By Paul Krugman
BY NOW, everyone knows the sad tale of Bernard Madoff's duped investors. They looked at their statements and thought they were rich. But then, one day, they discovered to their horror that their supposed wealth was a figment of someone else's imagination.
Unfortunately, that's a pretty good metaphor for what happened to America as a whole in the first decade of the 21st century.
Last week, the Federal Reserve released the results of the latest Survey of Consumer Finances, a triennial report on the assets and liabilities of American households. The bottom line is that there has been basically no wealth creation at all since the turn of the millennium: the net worth of the average American household, adjusted for inflation, is lower now than it was in 2001.
At one level, this should come as no surprise. For most of the last decade, America was a nation of borrowers and spenders, not savers. The personal savings rate dropped from 9 per cent in the 1980s to 5 per cent in the 1990s, to just 0.6 per cent from 2005 to 2007, and household debt grew much faster than personal income. Why should we have expected our net worth to go up?
Yet, until very recently, Americans believed they were getting richer, because they received statements saying that their houses and stock portfolios were appreciating in value faster than their debts were increasing. And if the belief of many Americans that they could count on capital gains forever sounds naive, it's worth remembering just how many influential voices - notably in right-leaning publications like The Wall Street Journal, Forbes and National Review - promoted that belief, and ridiculed those who worried about low savings and high levels of debt.

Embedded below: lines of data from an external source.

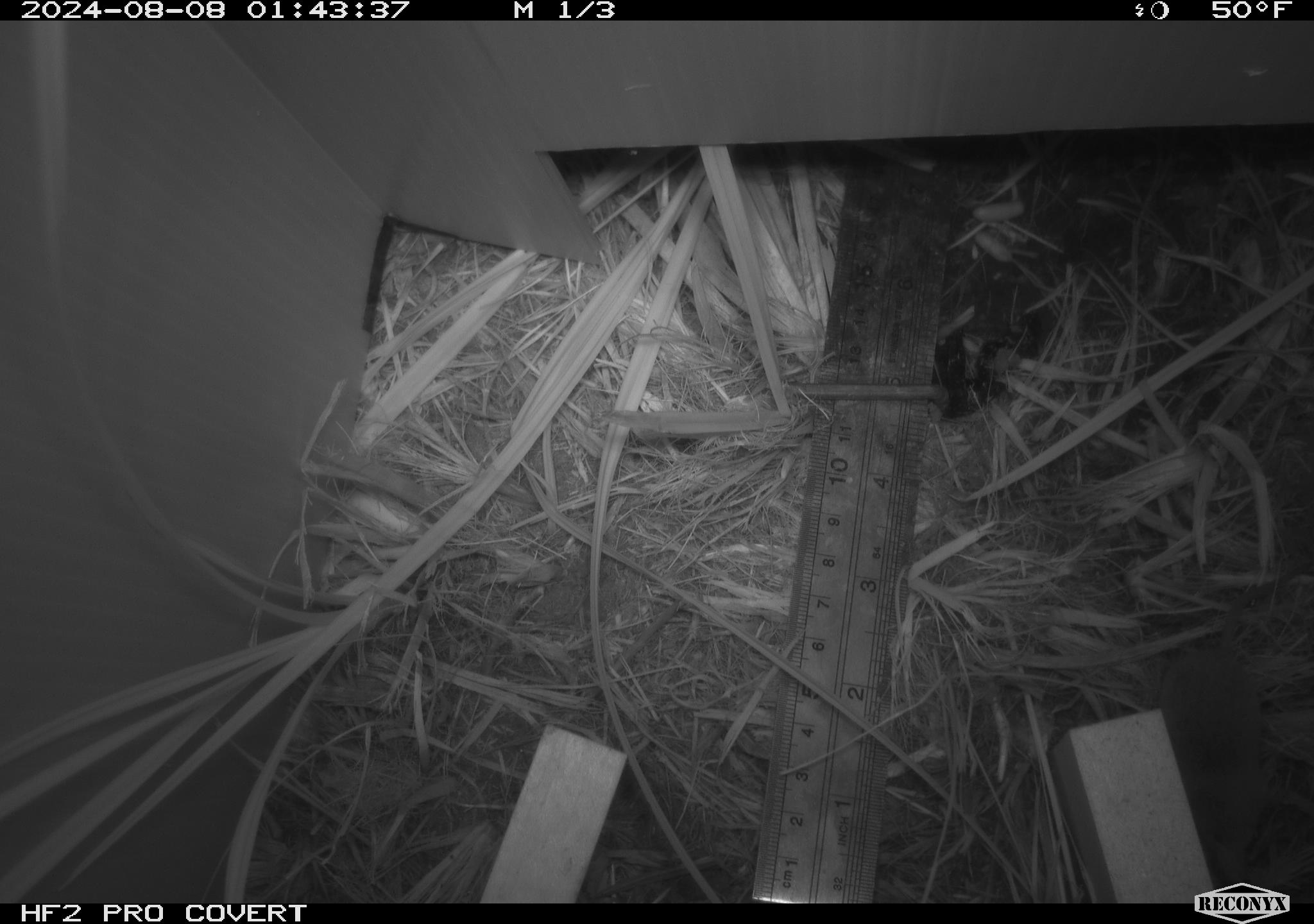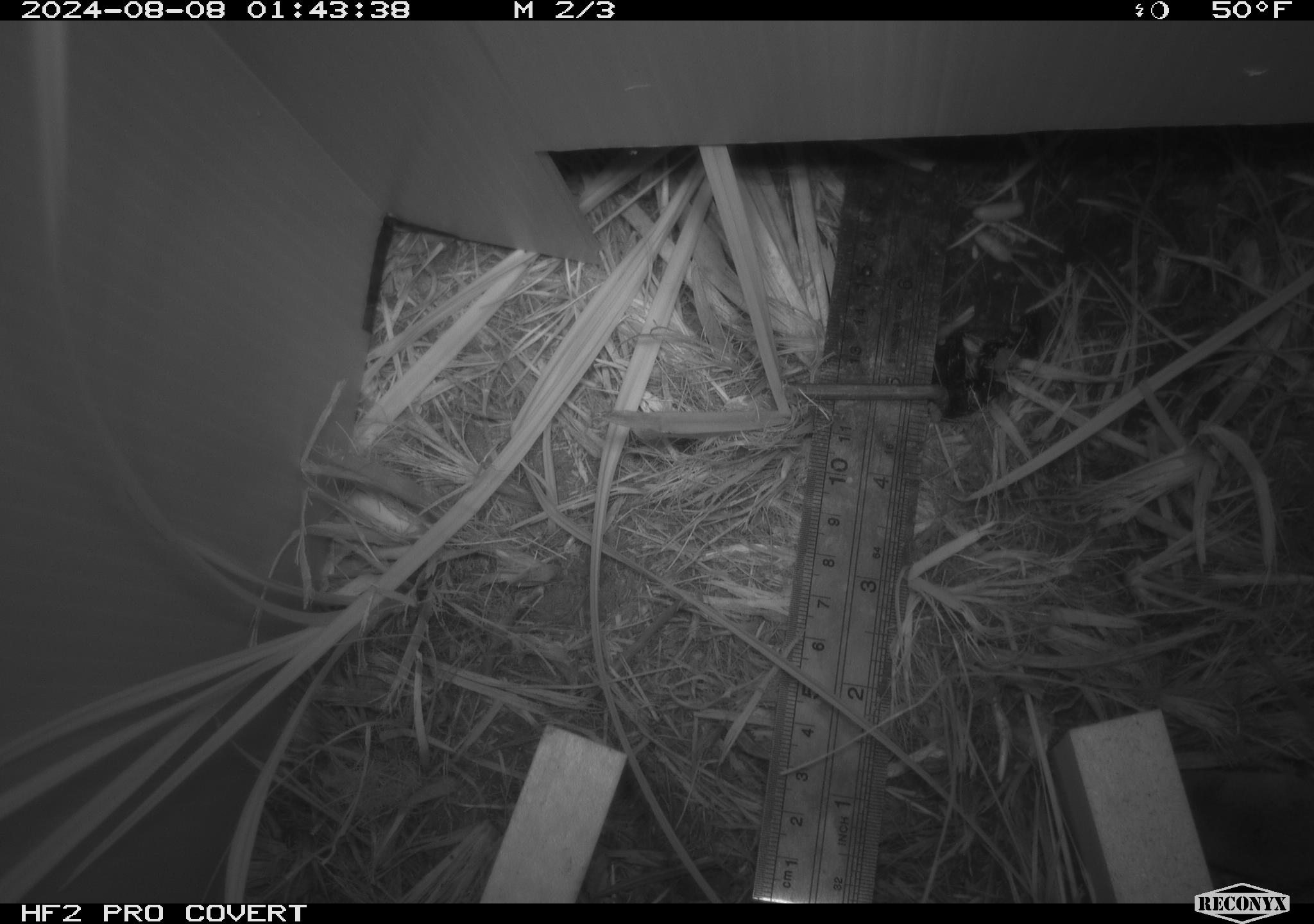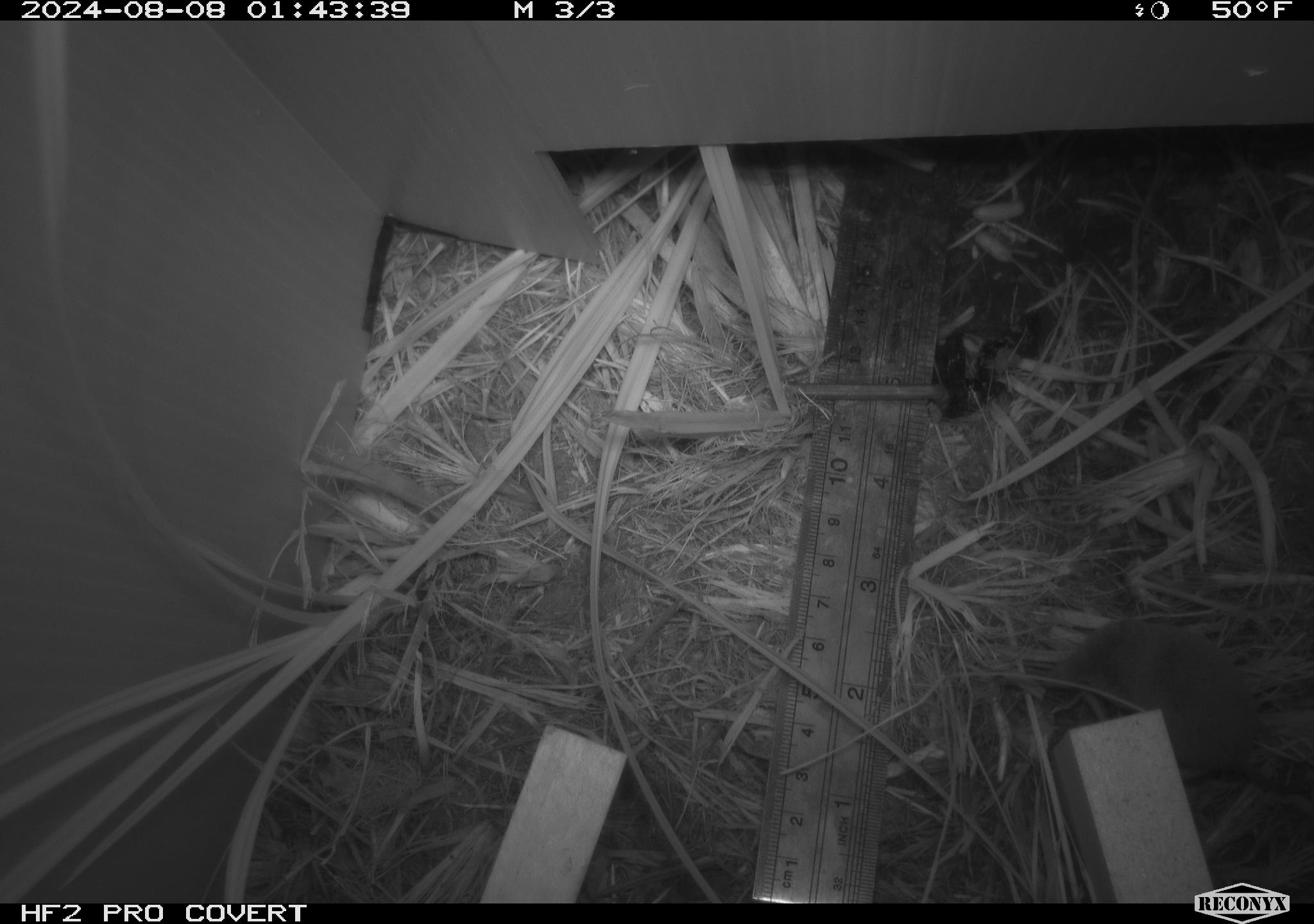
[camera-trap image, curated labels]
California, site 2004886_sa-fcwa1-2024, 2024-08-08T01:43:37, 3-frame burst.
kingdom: Animalia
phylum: Chordata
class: Mammalia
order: Rodentia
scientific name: Rodentia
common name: mouse species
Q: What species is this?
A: Mouse species (Rodentia).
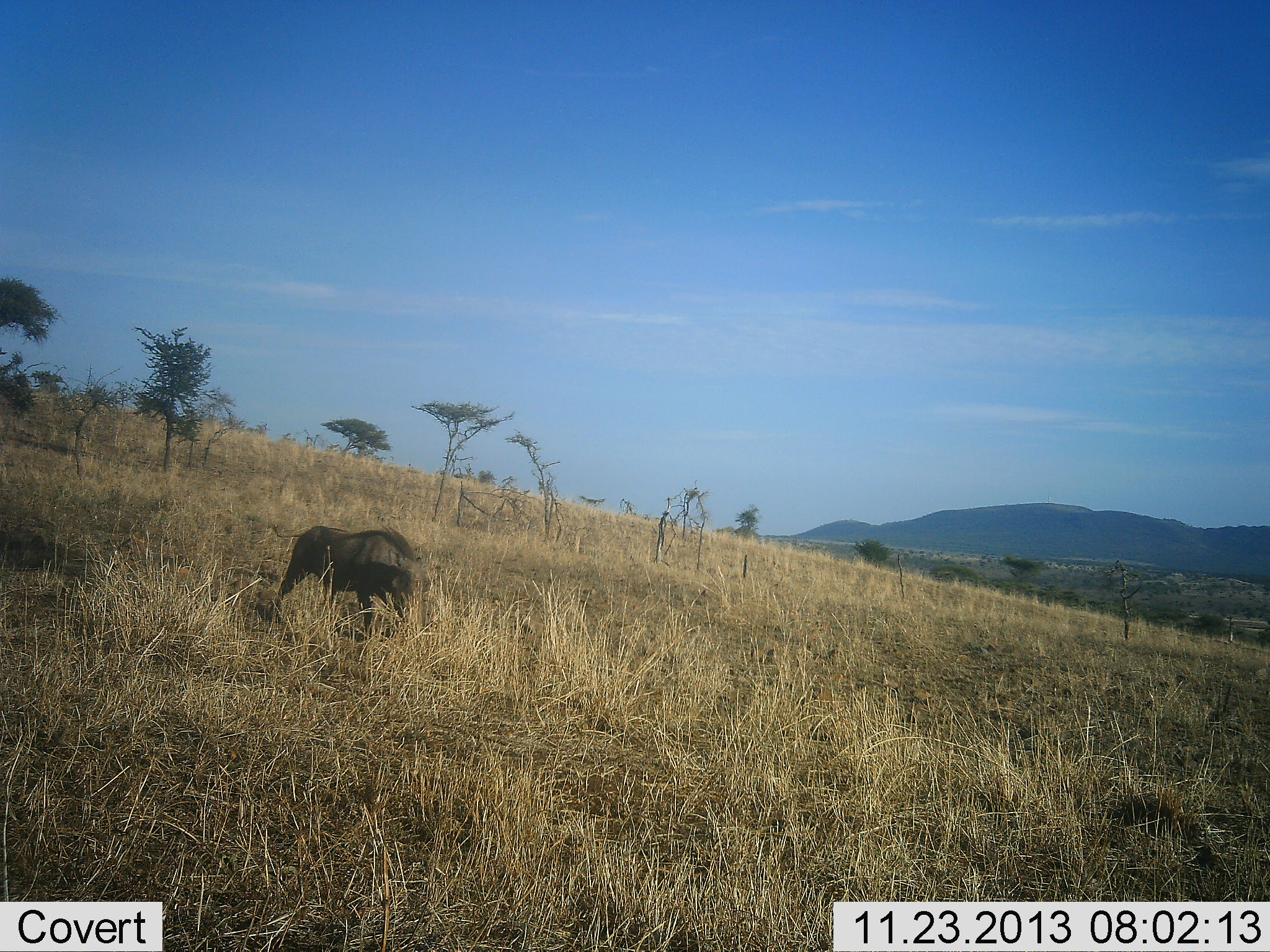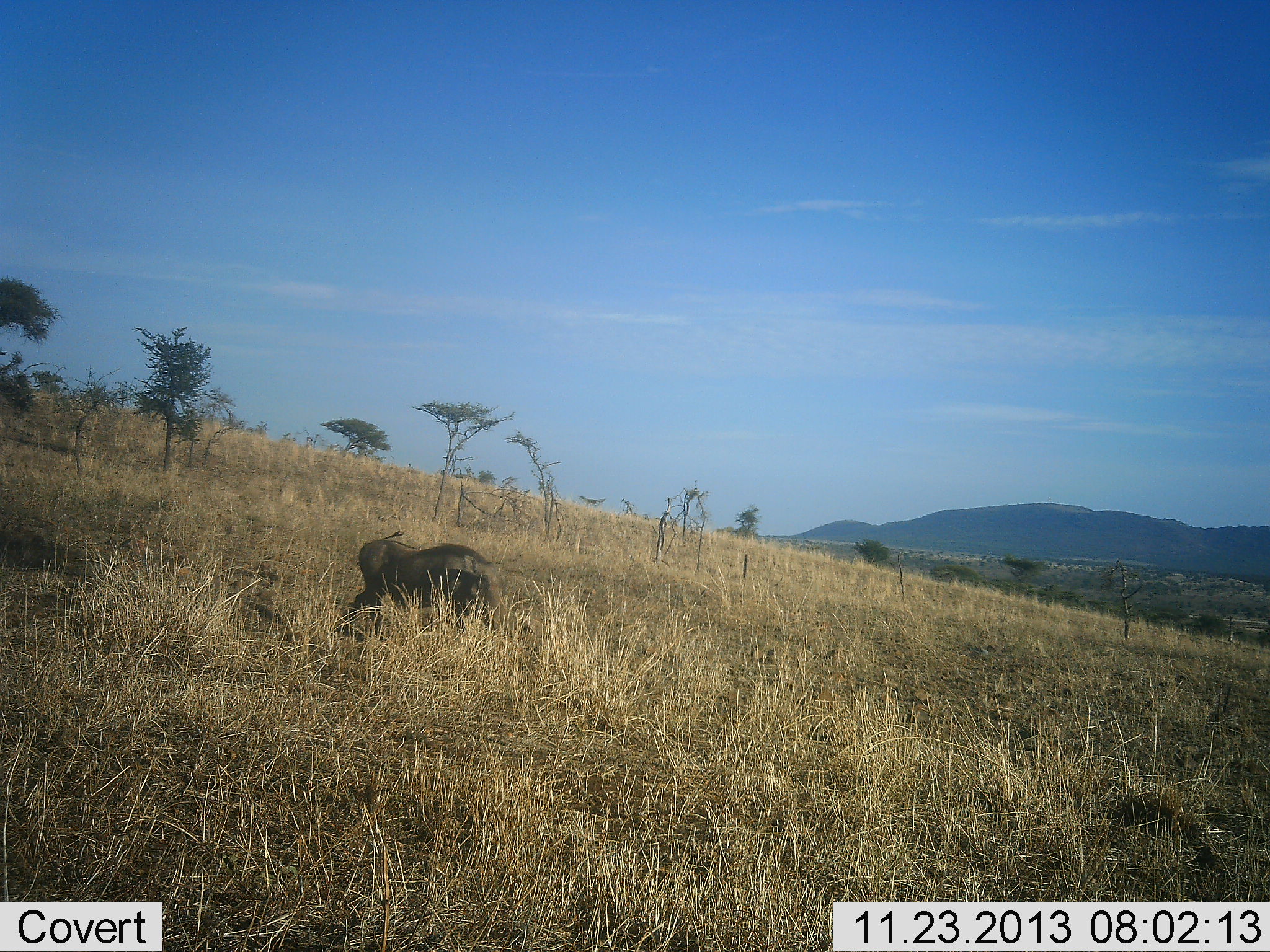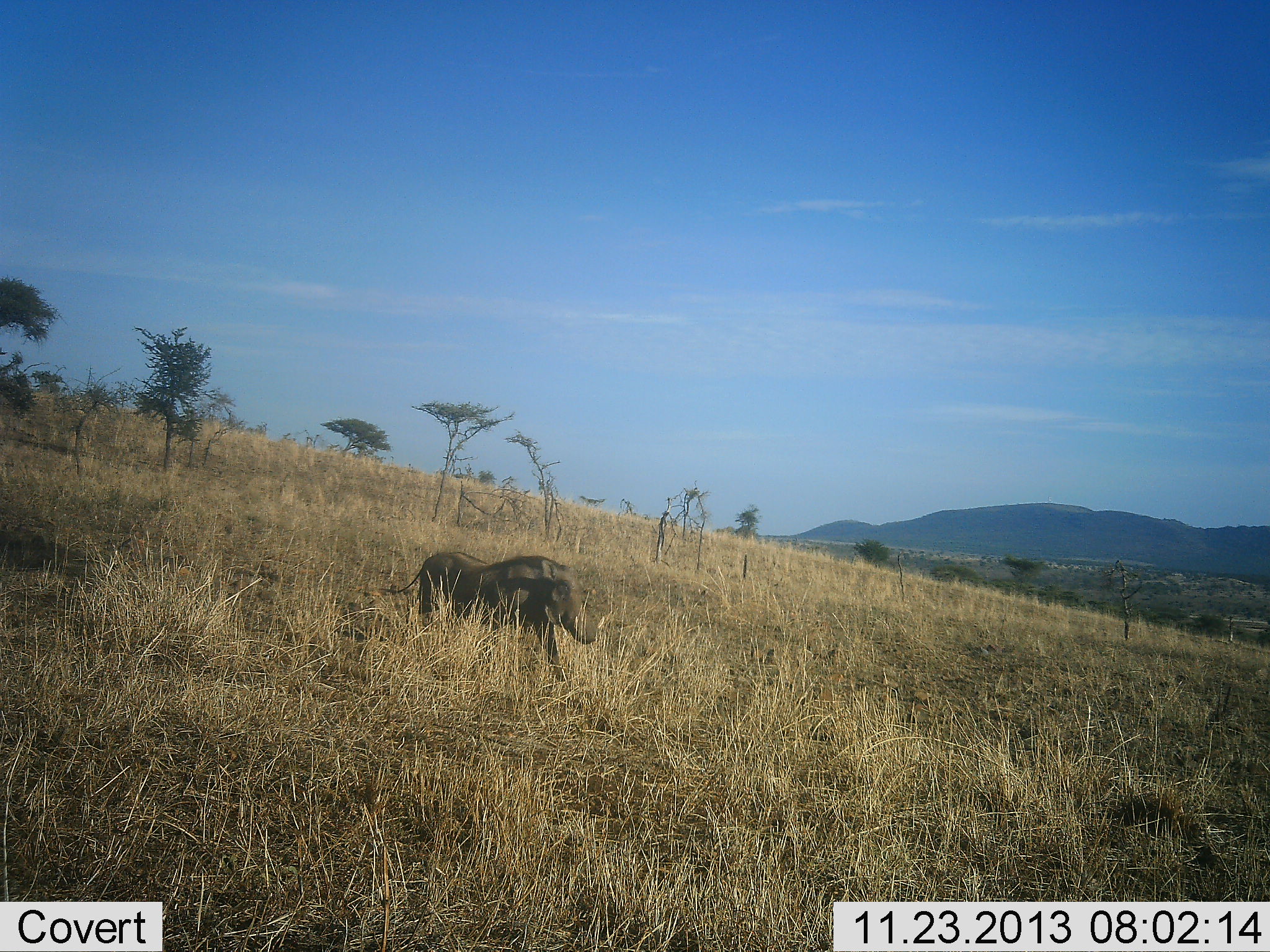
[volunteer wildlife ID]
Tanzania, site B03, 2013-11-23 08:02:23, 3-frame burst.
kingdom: Animalia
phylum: Chordata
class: Mammalia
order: Artiodactyla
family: Suidae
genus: Phacochoerus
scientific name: Phacochoerus africanus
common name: warthog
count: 1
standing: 0%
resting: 0%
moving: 100%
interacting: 0%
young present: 0%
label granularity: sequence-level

Then reality struck, and it turned out that the worriers had been right all along. The surge in asset values had been an illusion - but the surge in debt had been all too real.
So now we're in trouble - deeper trouble than most people realise even now. And I'm not just talking about the dwindling band of forecasters who still insist the economy will snap back any day now.
For this is a broad-based mess. Everyone talks about the problems of the banks, which are indeed in even worse shape than the rest of the system. But the banks aren't the only players with too much debt and too few assets; the same description applies to the private sector as a whole.
And as the great American economist Irving Fisher pointed out in the 1930s, the things people and companies do when they realise they have too much debt tend to be self-defeating when everyone tries to do them at the same time. Attempts to sell assets and pay off debt deepen the plunge in asset prices, further reducing net worth. Attempts to save more translate into a collapse of consumer demand, deepening the economic slump.
Are policymakers ready to do what it takes to break this vicious circle? In principle, yes. Government officials understand the issue: we need to 'contain what is a very damaging and potentially deflationary spiral', says Mr Lawrence Summers, a top Obama economic adviser.
In practice, however, the policies currently on offer don't look adequate to the challenge. The fiscal stimulus plan, while it will certainly help, probably won't do more than mitigate the economic side effects of debt deflation. And the much-awaited announcement of the bank rescue plan left everyone confused rather than reassured.
There's hope that the bank rescue will eventually turn into something stronger. It has been interesting to watch the idea of temporary bank nationalisation move from the fringe to mainstream acceptance, with even Republicans like Senator Lindsey Graham conceding that it may be necessary. But even if we eventually do what's needed on the bank front, that will solve only part of the problem.
If you want to see what it really takes to boot the economy out of a debt trap, look at the large public works programme, otherwise known as World War II, that ended the Great Depression. The war did not just lead to full employment. It also led to rapidly rising incomes and substantial inflation, all with virtually no borrowing by the private sector. By 1945, the government's debt had soared, but the ratio of private-sector debt to gross domestic product was only half what it had been in 1940. And this low level of private debt helped set the stage for the great postwar boom.
Since nothing like that is on the table, or seems likely to get on the table any time soon, it will take years for families and firms to work off the debt they ran up so blithely. The odds are that the legacy of our time of illusion - our decade at Bernie's - will be a long, painful slump.